### EXPLORE THE MATERIAL
1. What numbered homework exercise does the matrix homework page contain?
2. List each row of the result matrix given under "Answer" on the matrix homework page.

EXTRACTED TEXT below:

PfHP Launch

Unit 1.1.1 Launch

Homework 1.1.1.1.

Compute \(\left(\begin{array}{rrr} 1 \amp -2 \amp 2\\ 1 \amp 1 \amp 3\\ -2 \amp 2 \amp 1 \end{array}\right) \left(\begin{array}{rr} -2 \amp 1\\ 1 \amp 3\\ -1 \amp 2 \end{array}\right) + \left(\begin{array}{rr} 1 \amp 0\\ -1 \amp 2\\ -2 \amp 1 \end{array}\right) = \)

Answer

\(\left(\begin{array}{rrr} 1 \amp -2 \amp 2\\ 1 \amp 1 \amp 3\\ -2 \amp 2 \amp 1 \end{array}\right) \left(\begin{array}{rr} -2 \amp 1\\ 1 \amp 3\\ -1 \amp 2 \end{array}\right) + \left(\begin{array}{rr} 1 \amp 0\\ -1 \amp 2\\ -2 \amp 1 \end{array}\right) = \left(\begin{array}{rr} -5 \amp -1\\ -5 \amp 12\\ 3 \amp 7 \end{array}\right)\)

Let us explicitly define some notation that we will use to discuss matrix-matrix multiplication more abstractly.

End of EXTRACTED TEXT.
DATA LISTING below:

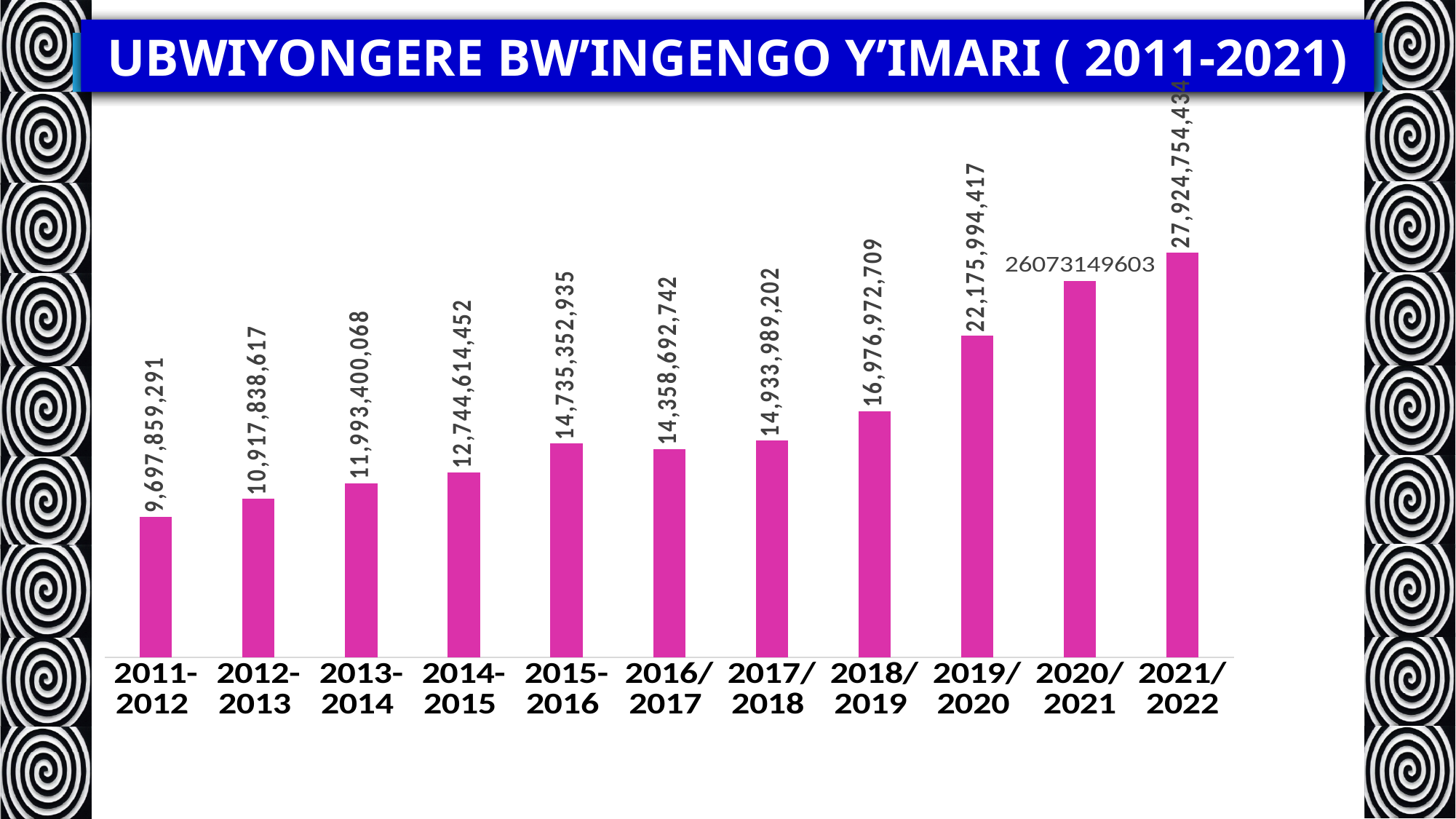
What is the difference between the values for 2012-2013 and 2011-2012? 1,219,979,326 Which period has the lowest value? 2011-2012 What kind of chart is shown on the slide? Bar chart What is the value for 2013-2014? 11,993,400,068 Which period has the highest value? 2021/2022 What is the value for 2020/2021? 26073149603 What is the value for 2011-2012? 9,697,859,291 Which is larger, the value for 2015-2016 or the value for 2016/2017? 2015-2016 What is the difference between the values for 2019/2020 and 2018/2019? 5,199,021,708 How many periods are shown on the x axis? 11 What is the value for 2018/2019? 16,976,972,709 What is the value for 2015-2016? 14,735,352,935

End of DATA LISTING.
DATA LISTING below:

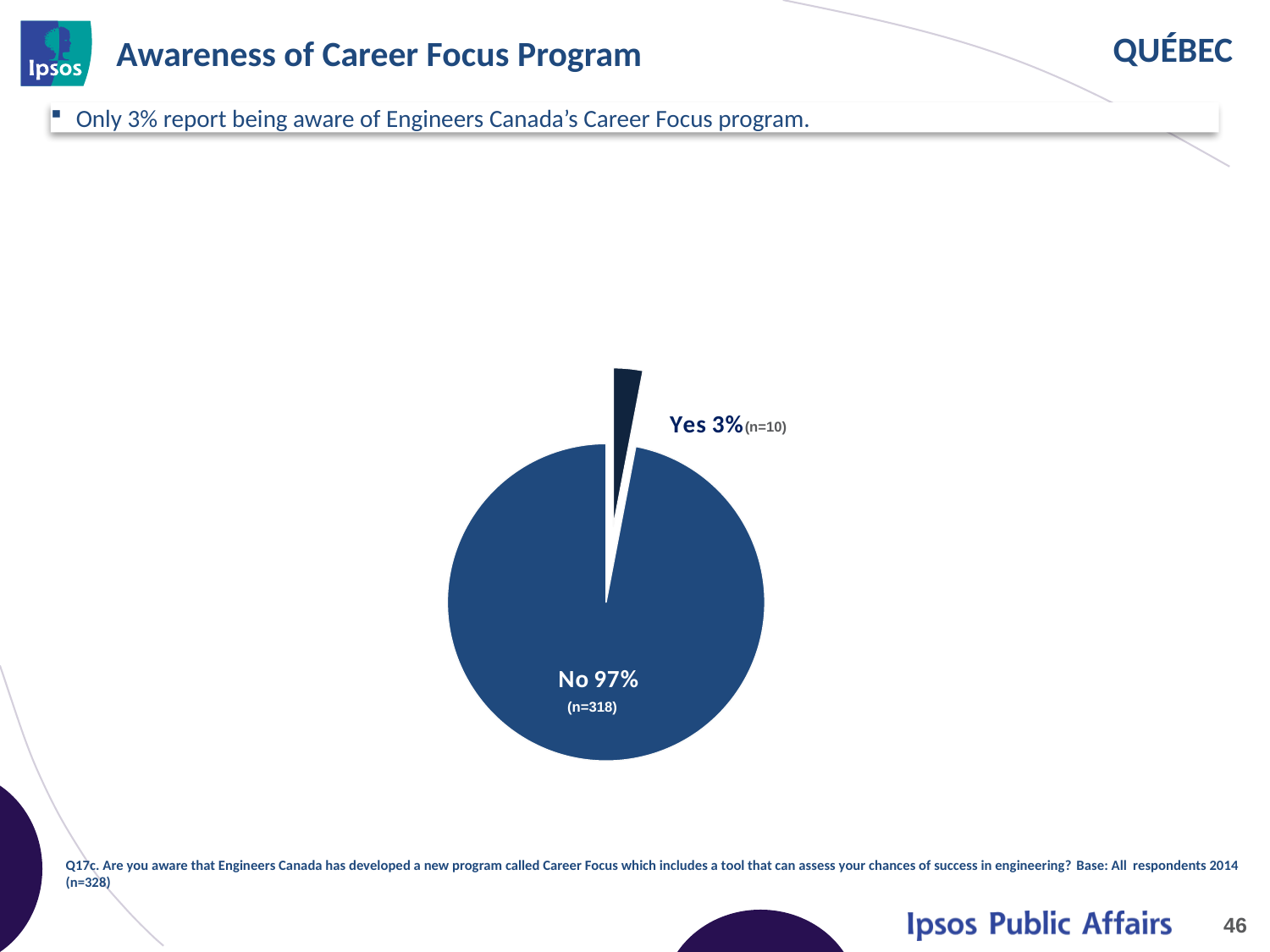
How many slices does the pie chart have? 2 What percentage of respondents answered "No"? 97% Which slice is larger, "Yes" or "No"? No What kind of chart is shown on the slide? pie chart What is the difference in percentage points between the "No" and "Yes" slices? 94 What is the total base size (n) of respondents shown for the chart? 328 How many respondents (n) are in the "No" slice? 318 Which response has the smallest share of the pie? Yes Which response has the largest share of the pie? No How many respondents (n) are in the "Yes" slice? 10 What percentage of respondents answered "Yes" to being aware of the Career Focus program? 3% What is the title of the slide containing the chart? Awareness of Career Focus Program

End of DATA LISTING.

### RESULTS FOR EACH TASK
1. Homework 1.1.1.1.

2.
- Row 1: -5, -1
- Row 2: -5, 12
- Row 3: 3, 7